Unisys [UIS], which provided the facial recognition system for the testing at Dulles, is supplying the system being used at JFK. The system allows CBP officers to scan and display biographic and biometric information from travelers’ passport while a desktop camera captures their live facial images to enable one-to-one facial matching. If the images from the live capture and ePassport don’t match, travelers may be subject to additional investigation by CBP officers.
For travelers that are cleared their live capture images are deleted.
A CBP spokeswoman tells HSR that the facial recognition system will be deployed at additional U.S. airports this year to screen select passengers arriving on international flights. At JFK the system is being deployed at three terminals. The system is being used for some first-time Visa Waiver Program travelers and returning U.S. citizens with ePassports.
Unisys is supplying the facial recognition system under its Land Border Integration (LBI) contract with CBP that was awarded in 2010. That contract had a ceiling value of $350 million over five years and followed the company’s 2008 contract with CBP for the Western Hemisphere Travel Initiative (WHTI), for which Unisys deployed an integrated system of automated license plate readers to screen vehicles crossing the border, and radio frequency identification (RFID) technology to confirm citizenship and identity of travelers with WHTI-approved, RFID-enabled travel documents.
Last year Unisys received a one-year bridge contract to prevent a break in LBI operations, maintenance and deployment support. CBP is moving forward to competitively awarding in the fourth quarter of FY ’16 a new LBI services contract.
CBP’s testing of different biometric technologies for arrivals and departures of foreign nationals at airports and also a land port in California has been based in part by a DHS Science and Technology effort to examine these technologies and operating concepts. The Air Entry/Exit Re-engineering project, called AEER, will end this year, a DHS official told the panel.

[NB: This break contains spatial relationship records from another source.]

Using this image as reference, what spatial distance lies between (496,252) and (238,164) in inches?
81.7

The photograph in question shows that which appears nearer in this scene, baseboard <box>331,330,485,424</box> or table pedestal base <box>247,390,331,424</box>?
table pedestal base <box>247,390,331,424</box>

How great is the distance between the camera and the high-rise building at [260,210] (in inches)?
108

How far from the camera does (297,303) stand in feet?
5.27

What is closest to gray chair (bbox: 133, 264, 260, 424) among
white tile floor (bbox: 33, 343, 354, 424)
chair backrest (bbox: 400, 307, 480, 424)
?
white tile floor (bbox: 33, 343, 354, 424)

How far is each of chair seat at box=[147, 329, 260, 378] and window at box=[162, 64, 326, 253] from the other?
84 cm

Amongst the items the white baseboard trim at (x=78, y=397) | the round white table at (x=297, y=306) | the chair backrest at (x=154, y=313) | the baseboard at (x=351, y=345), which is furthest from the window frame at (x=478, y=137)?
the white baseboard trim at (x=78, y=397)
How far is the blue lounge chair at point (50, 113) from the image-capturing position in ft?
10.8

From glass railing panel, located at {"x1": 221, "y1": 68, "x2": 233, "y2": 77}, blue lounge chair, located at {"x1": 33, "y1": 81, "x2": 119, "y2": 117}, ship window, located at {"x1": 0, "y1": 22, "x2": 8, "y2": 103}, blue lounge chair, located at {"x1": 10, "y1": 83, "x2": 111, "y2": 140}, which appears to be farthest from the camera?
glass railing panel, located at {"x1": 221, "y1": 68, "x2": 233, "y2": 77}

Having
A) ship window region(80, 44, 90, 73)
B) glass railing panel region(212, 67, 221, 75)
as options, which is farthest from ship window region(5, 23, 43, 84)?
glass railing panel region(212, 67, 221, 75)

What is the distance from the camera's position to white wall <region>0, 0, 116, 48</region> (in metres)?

Under the LBI contract, Unisys is also providing a biometric system that CBP is testing at the Otay Mesa, Calif., port of entry that involves the collection of face and iris images of certain foreign national entering and exiting the country to increase the agency’s understanding of how to implement biometric into the exit process in the land environment.
For the entry phase of the Otay Mesa testing, Unisys has deployed Vision-Box kiosks equipped with Iris ID cameras and software to take a facial photograph and iris images of the select foreign nationals entering the U.S. These images are used for enrollment and templates are stored in a biometric repository.
For the exit phase of the project, Unisys deployed a static capture system of face and iris images and an outdoor on-the-move capture system of face and iris images using MorphoTrak’s face-on-the-fly system and SRI International’s Iris on the Move system. MorphoTrak is part of the Safran Group.
The FY ’16 Consolidated Appropriations Act that DHS is funded by allows for temporary fee increases for some via applicants to generate $1 billion toward a biometric entry and exit capabilities.